See Horizontal Autoscaling and Scaling with Microk8s for more information.
Worker scaling is controlled via replica and resource variables in .env. To disable a worker type, set its replica count to 0:
WORKER_POLLER_REPLICAS=0
WORKER_TRAP_REPLICAS=4
WORKER_SENDER_REPLICAS=1
Docker Compose does not support autoscaling.
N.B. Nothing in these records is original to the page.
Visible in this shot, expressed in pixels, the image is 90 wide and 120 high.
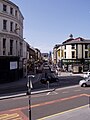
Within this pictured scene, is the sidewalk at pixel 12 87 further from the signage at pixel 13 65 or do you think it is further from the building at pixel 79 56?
the building at pixel 79 56

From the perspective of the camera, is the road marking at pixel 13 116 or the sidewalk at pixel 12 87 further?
the sidewalk at pixel 12 87

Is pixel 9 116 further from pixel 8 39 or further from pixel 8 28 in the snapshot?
pixel 8 28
To handle higher load, increase the replica counts and concurrency values manually.
Reverse DNS lookup in trap worker¶
If you want to see the hostname instead of the IP address of the incoming traps in Splunk:
worker:
trap:
resolveAddress:
enabled: true
cacheSize: 500
cacheTTL: 1800
Set in .env:
RESOLVE_TRAP_ADDRESS=true
MAX_DNS_CACHE_SIZE_TRAPS=500
TTL_DNS_CACHE_TRAPS=1800
Trap worker uses in memory cache to store the results of the reverse dns lookup. If you restart the worker, the cache will be cleared.